Extract to read:
------

Interpol’s removal of convicted terrorist’s name raises concerns


The shocking removal of Tarique Rahman’s name from Interpol’s Red Notice has caused alarm within the global security community. Rahman, a prominent Bangladeshi politician and acting chairman of the Bangladesh Nationalist Party (BNP), had been convicted in absentia for his alleged involvement in various criminal activities, including a significant incident in 2004.

Rahman has been residing in London since 2007 as a fugitive and has managed to evade authorities since his escape from Bangladesh. His conviction relates to his association with the tragic bombing on August 21, 2004, which targeted Prime Minister Sheikh Hasina, the leader of the ruling Awami League, who was leader of the opposition at the time. The attack, carried out by individuals linked to the BNP and the extremist organization Harkat-ul-Jihad (HuJI), resulted in the loss of 24 innocent lives and numerous injuries. The August 21 grenade attacks targeting Sheikh Hasina, daughter of the Founding Father of Bangladesh, Bangabandhu Sheikh Mujibur Rahman is considered as one of the most heinous terrorist attacks targeting a leading political party. One of the key agendas behind this attempt was to wipe-out Sheikh Hasina and Awami League mainly for the “crimes” of upholding secularism and denouncing religious extremism and militancy. It the eyes of BNP, its ideological ally Jamaat-e-Islami and Islamist forces in Bangladesh, Sheikh Hasina and Awami League are seen as a party giving priority to ensuring rights of religious minorities – particularly Hindus and Christians.

------

Assignment A:
Answer these questions from the article on Tarique Rahman:
(i) Since what year has Rahman lived in London?
(ii) How many lives were lost in the August 21, 2004 attack?
(iii) Which extremist organization is named along with the BNP as linked to the attackers?
Assignment B:
For each statement, say whether it agrees with the article on Tarique Rahman, and quote the words that decide it:
(i) Rahman was convicted in absentia.
(ii) Sheikh Hasina was prime minister when the 2004 attack took place.
(iii) Rahman is acting chairman of the Awami League.

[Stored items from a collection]
------

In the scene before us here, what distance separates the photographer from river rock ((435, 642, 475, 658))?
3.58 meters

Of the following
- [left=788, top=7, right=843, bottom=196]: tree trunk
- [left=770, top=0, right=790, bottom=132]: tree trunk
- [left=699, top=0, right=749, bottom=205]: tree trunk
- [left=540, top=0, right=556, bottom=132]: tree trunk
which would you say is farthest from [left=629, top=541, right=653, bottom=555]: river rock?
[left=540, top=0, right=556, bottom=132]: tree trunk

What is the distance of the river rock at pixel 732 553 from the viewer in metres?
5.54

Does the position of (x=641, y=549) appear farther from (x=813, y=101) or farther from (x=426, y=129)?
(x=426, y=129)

------

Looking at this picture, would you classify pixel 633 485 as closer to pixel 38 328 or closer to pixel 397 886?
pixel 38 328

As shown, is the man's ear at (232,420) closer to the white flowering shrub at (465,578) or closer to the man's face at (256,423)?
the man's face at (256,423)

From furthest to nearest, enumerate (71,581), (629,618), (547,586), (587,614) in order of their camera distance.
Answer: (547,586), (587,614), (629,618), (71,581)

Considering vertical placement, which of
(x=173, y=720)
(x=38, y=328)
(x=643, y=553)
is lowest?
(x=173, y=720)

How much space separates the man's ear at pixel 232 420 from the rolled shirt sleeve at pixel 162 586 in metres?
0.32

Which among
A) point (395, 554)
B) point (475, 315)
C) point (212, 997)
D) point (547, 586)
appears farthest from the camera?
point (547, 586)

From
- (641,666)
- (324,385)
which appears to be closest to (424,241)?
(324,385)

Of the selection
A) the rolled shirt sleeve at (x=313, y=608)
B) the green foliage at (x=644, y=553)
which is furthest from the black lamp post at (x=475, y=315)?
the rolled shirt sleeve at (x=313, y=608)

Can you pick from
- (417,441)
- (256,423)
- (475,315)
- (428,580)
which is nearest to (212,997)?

------

Expected answer A:
(i) 2007
(ii) 24
(iii) Harkat-ul-Jihad (HuJI)

Expected answer B:
(i) Yes: "had been convicted in absentia"
(ii) No: "who was leader of the opposition at the time"
(iii) No: "acting chairman of the Bangladesh Nationalist Party (BNP)"